• Work to be completed: Reproduce each of the entries below word for word, leaving out the picture markers.

● ● ●

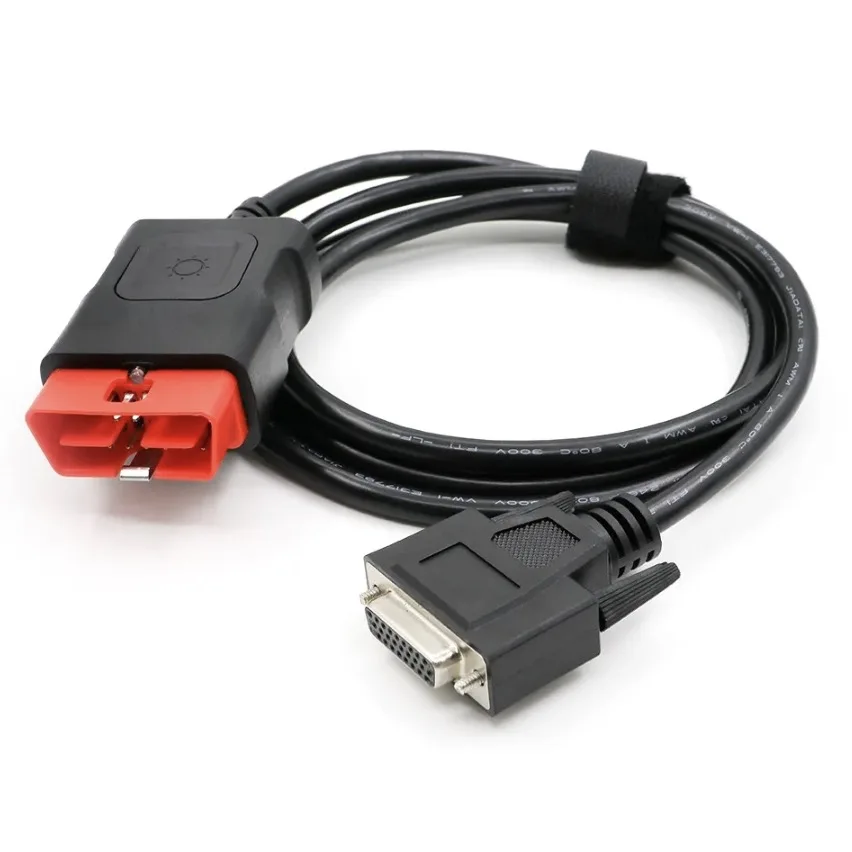 OBDII LED Main Cable for Multidiag Pro Scanner TCS Pro for Automobiles and Machines Compatible Tnesf Orpdc VD for DS150E for CDP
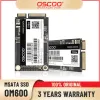 Drives OSCOO Best MSATA SSD 128GB 256GB 512GB Hard Disk SATA III for Windows Laptop Desktop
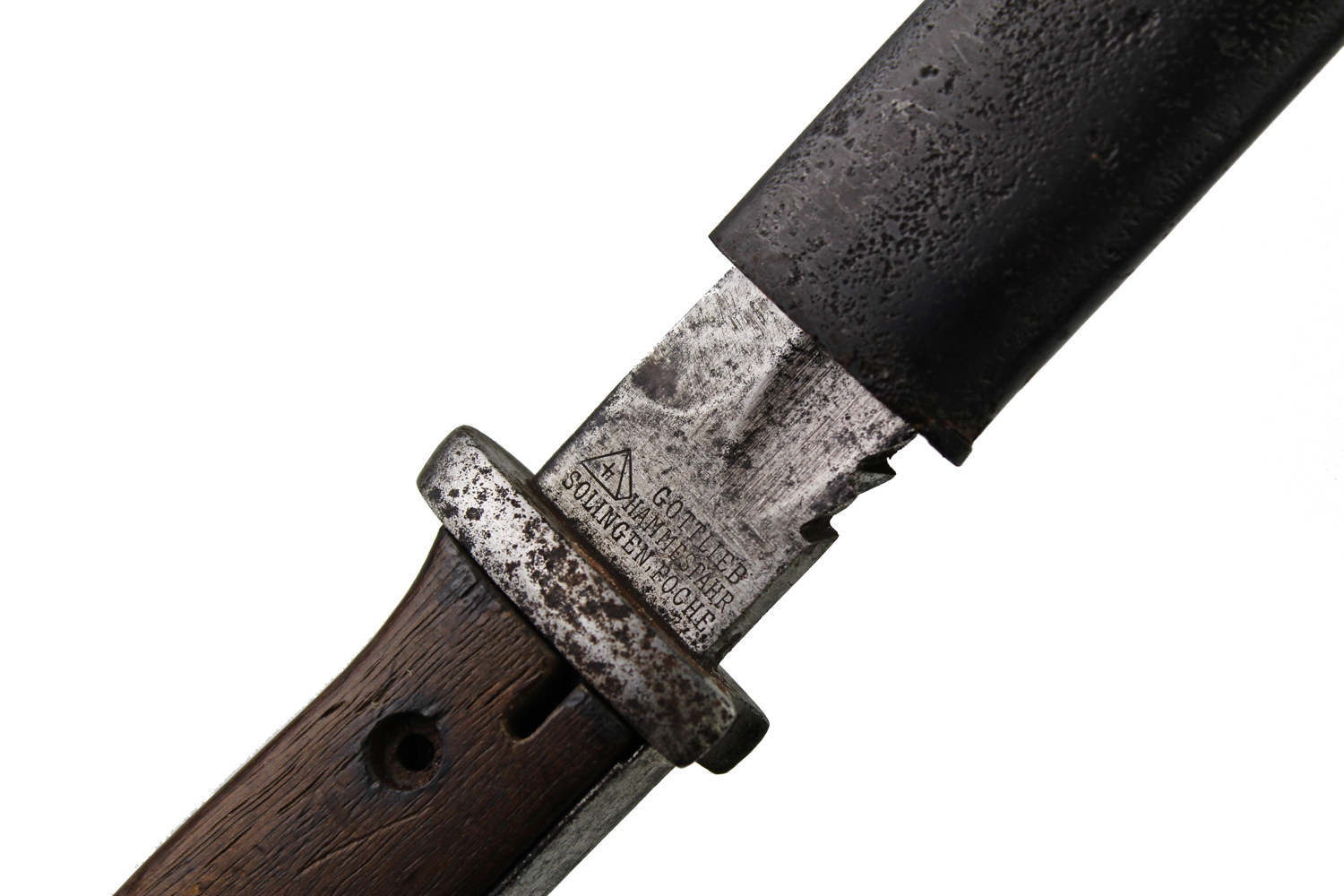 Bagnet niemiecki S 84 98 z piłą 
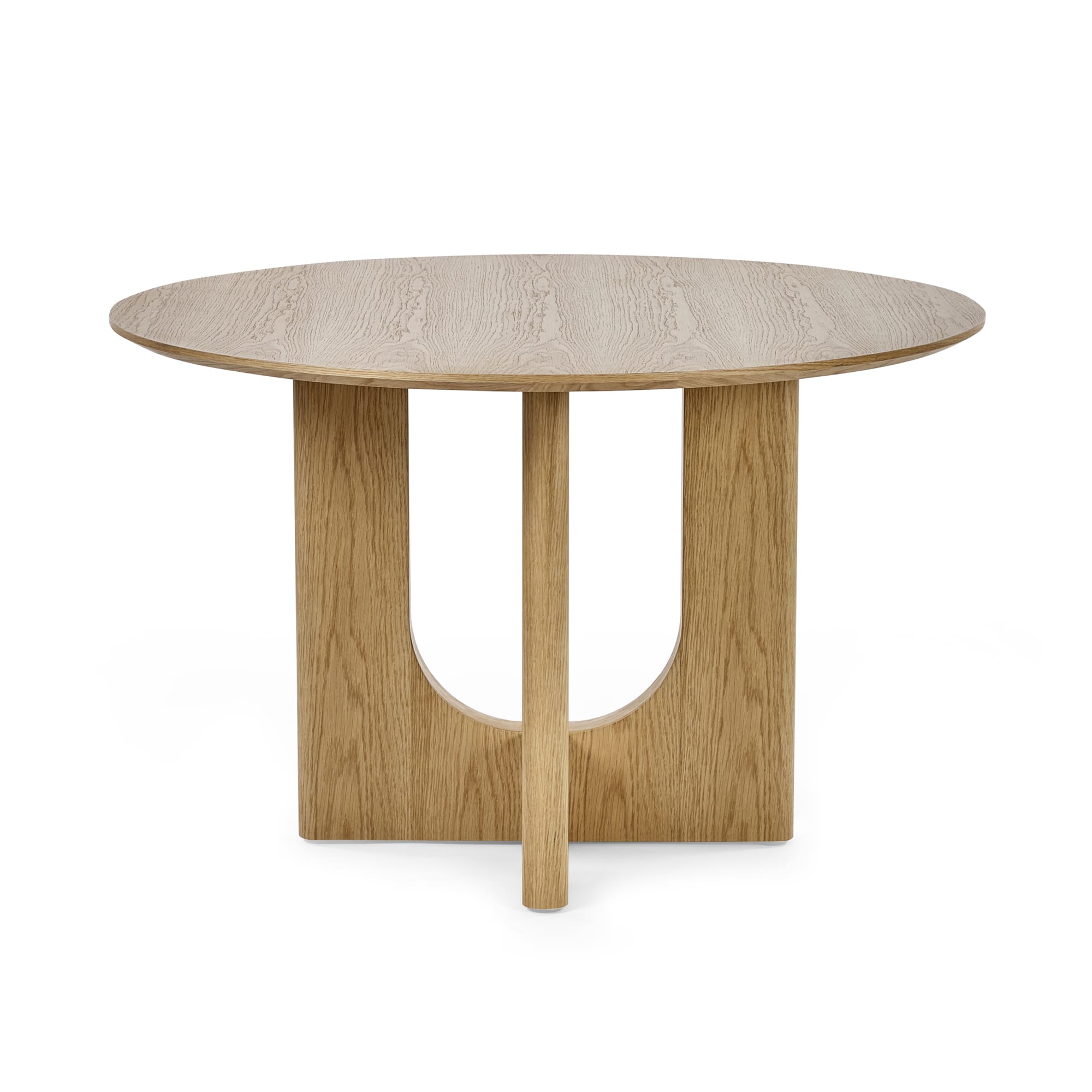 Cellini Oak 120cm Round Dining Table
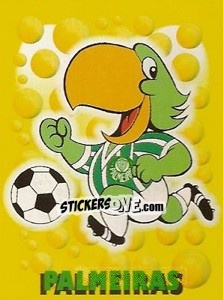 Cromo Mascote - Campeonato Brasileiro 1998 - Panini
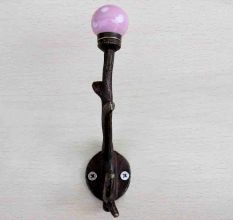 Pink Dot Tree Hooks-EHG-14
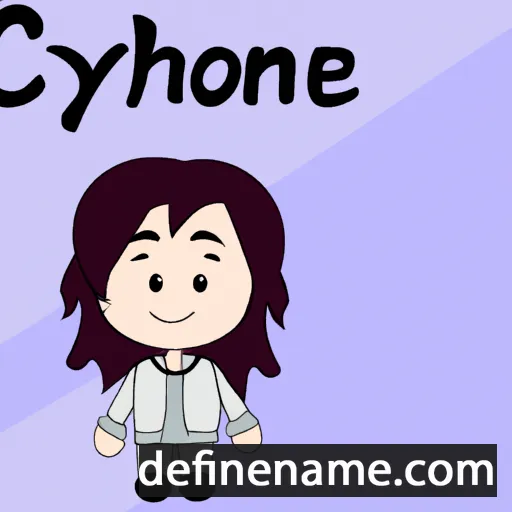 Chionye cartoon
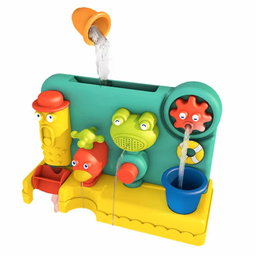 اسباب بازی حمام هانگر مدل آبنما He-0280
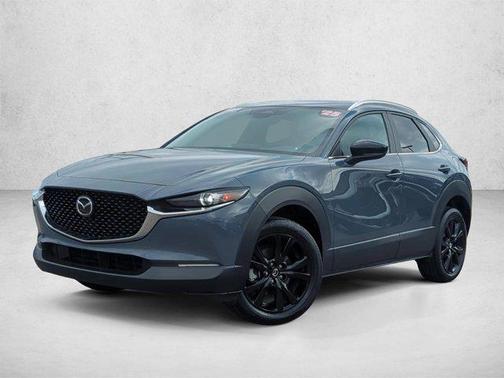 Polymetal Gray Metallic 2025 Mazda CX-30 2.5 S Carbon Edition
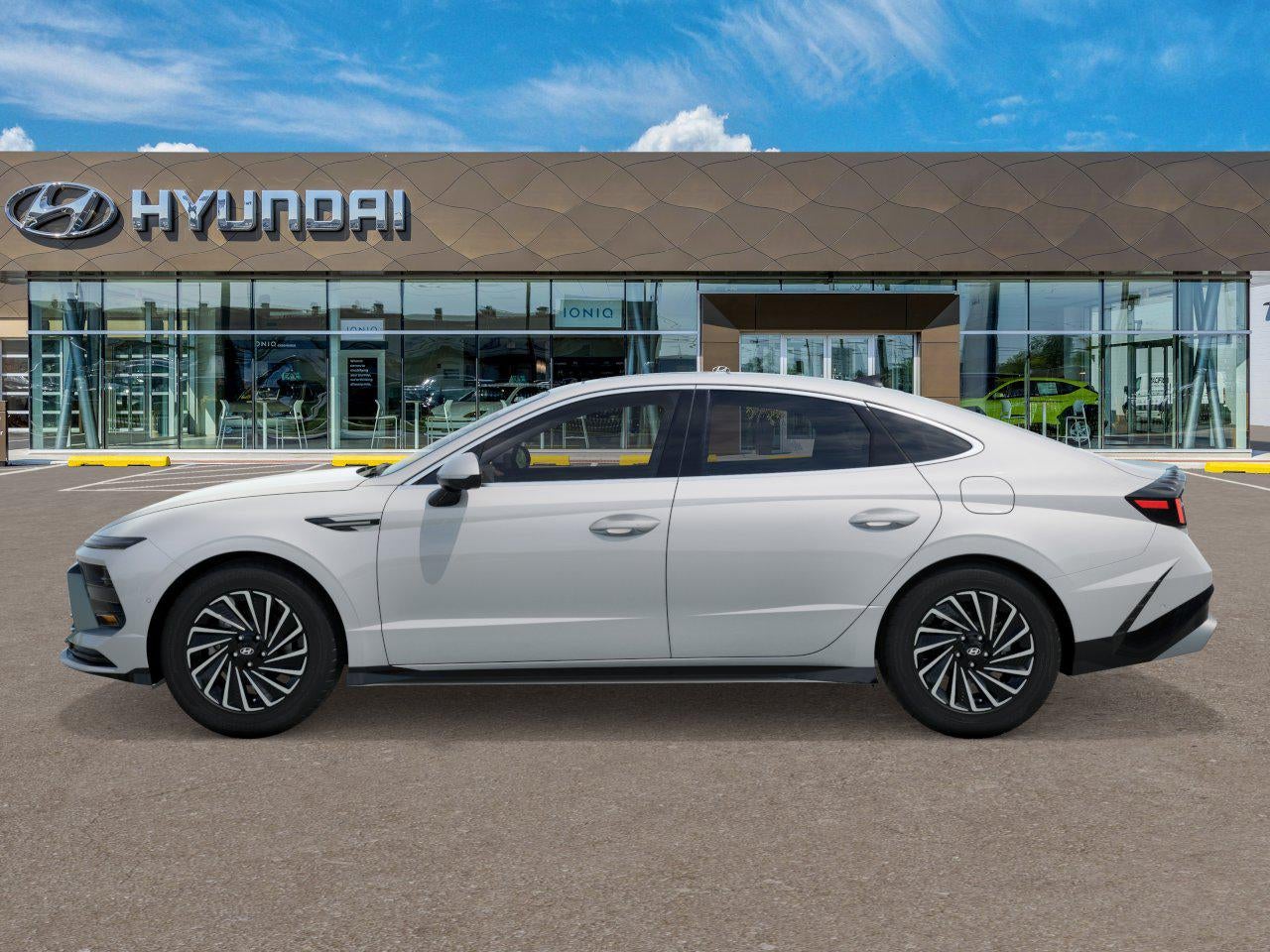 2027 Hyundai SONATA HYBRID Limited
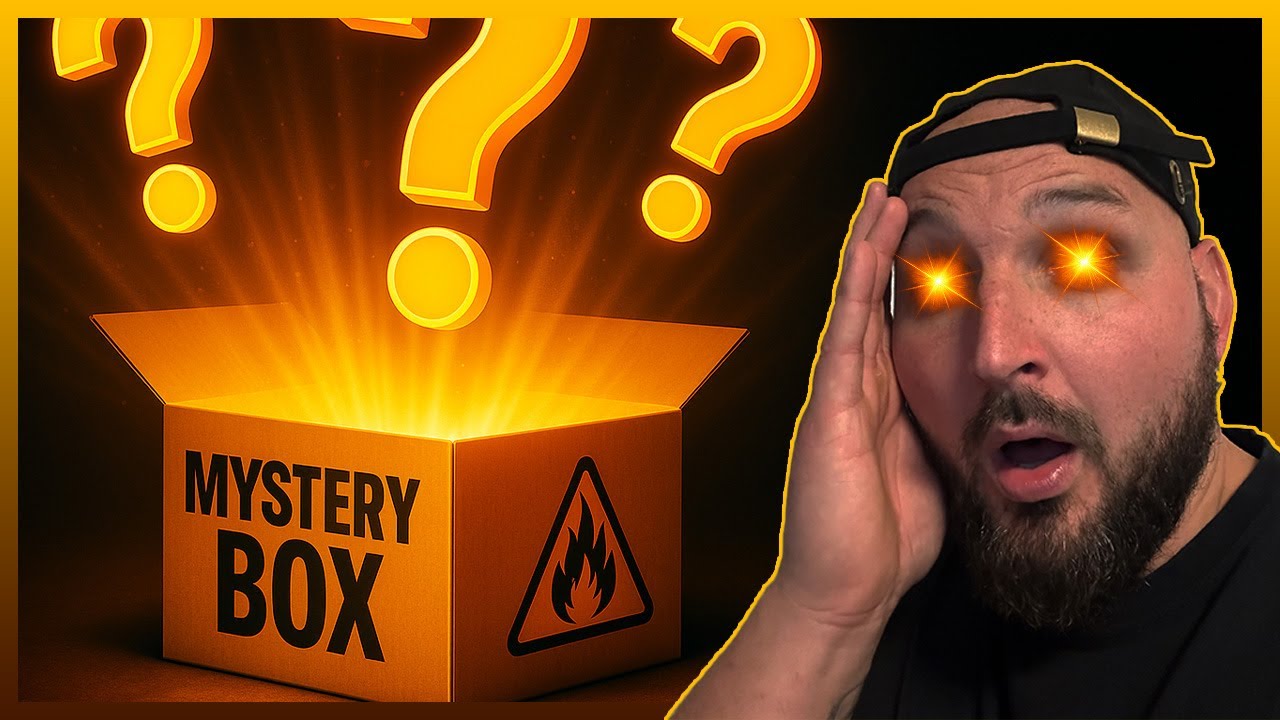Ich brauche mehr SALUT💥 MYSTERYBOX für Silvester 2025 UNBOXING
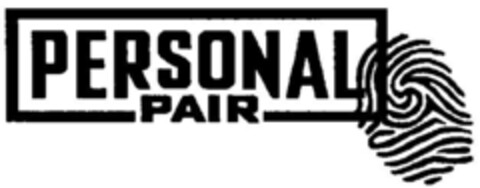 PERSONAL PAIR Logo (DPMA, 10.05.1996)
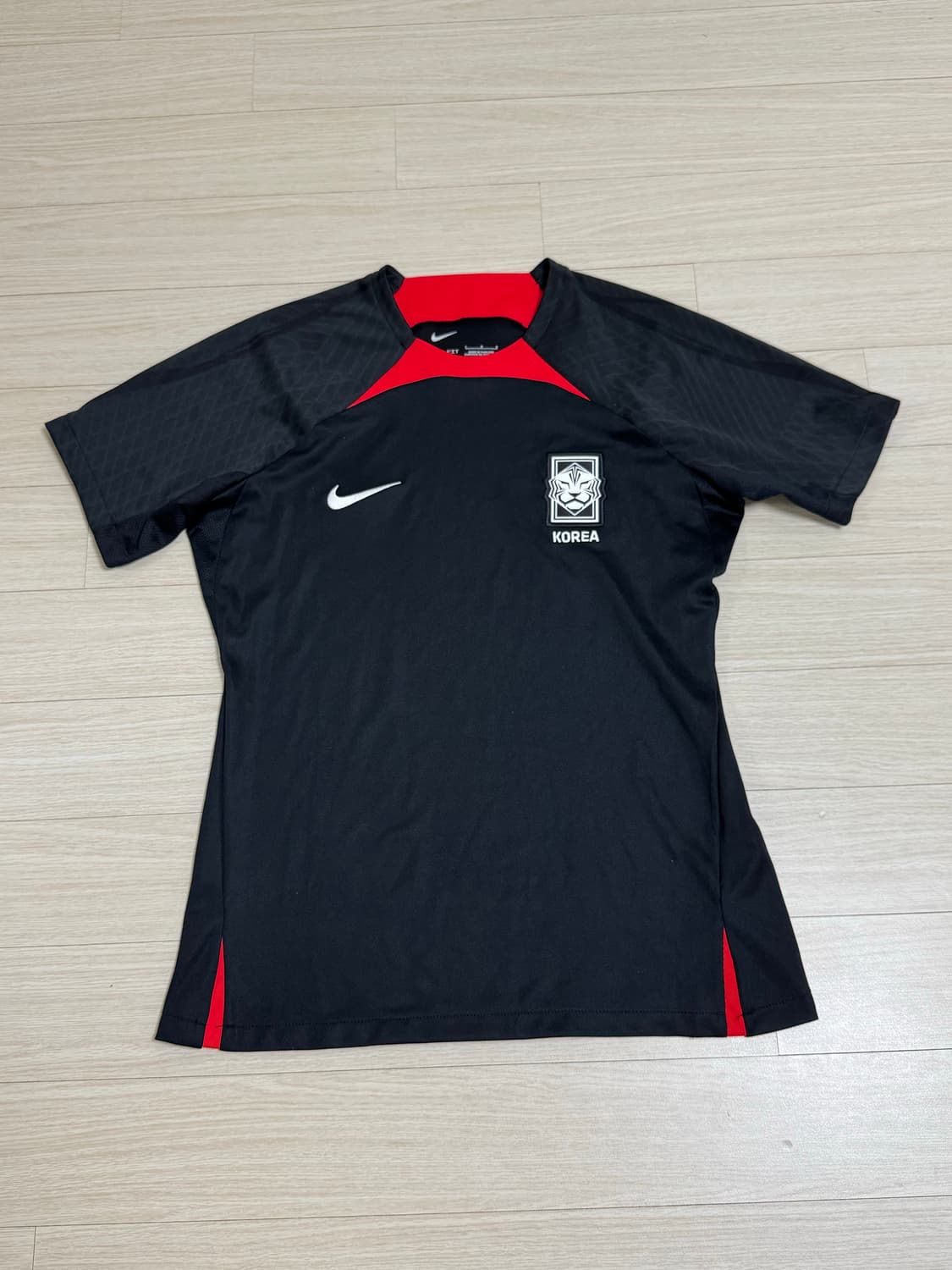 나이키 대한민국 국가대표 스포츠 반팔 상품이미지1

● ● ●

• Output for this task:
 OBDII LED Main Cable for Multidiag Pro Scanner TCS Pro for Automobiles and Machines Compatible Tnesf Orpdc VD for DS150E for CDP
 Drives OSCOO Best MSATA SSD 128GB 256GB 512GB Hard Disk SATA III for Windows Laptop Desktop
 Bagnet niemiecki S 84 98 z piłą 
 Cellini Oak 120cm Round Dining Table
 Cromo Mascote - Campeonato Brasileiro 1998 - Panini
 Pink Dot Tree Hooks-EHG-14
 Chionye cartoon
 اسباب بازی حمام هانگر مدل آبنما He-0280
 Polymetal Gray Metallic 2025 Mazda CX-30 2.5 S Carbon Edition
 2027 Hyundai SONATA HYBRID Limited
Ich brauche mehr SALUT💥 MYSTERYBOX für Silvester 2025 UNBOXING
 PERSONAL PAIR Logo (DPMA, 10.05.1996)
 나이키 대한민국 국가대표 스포츠 반팔 상품이미지1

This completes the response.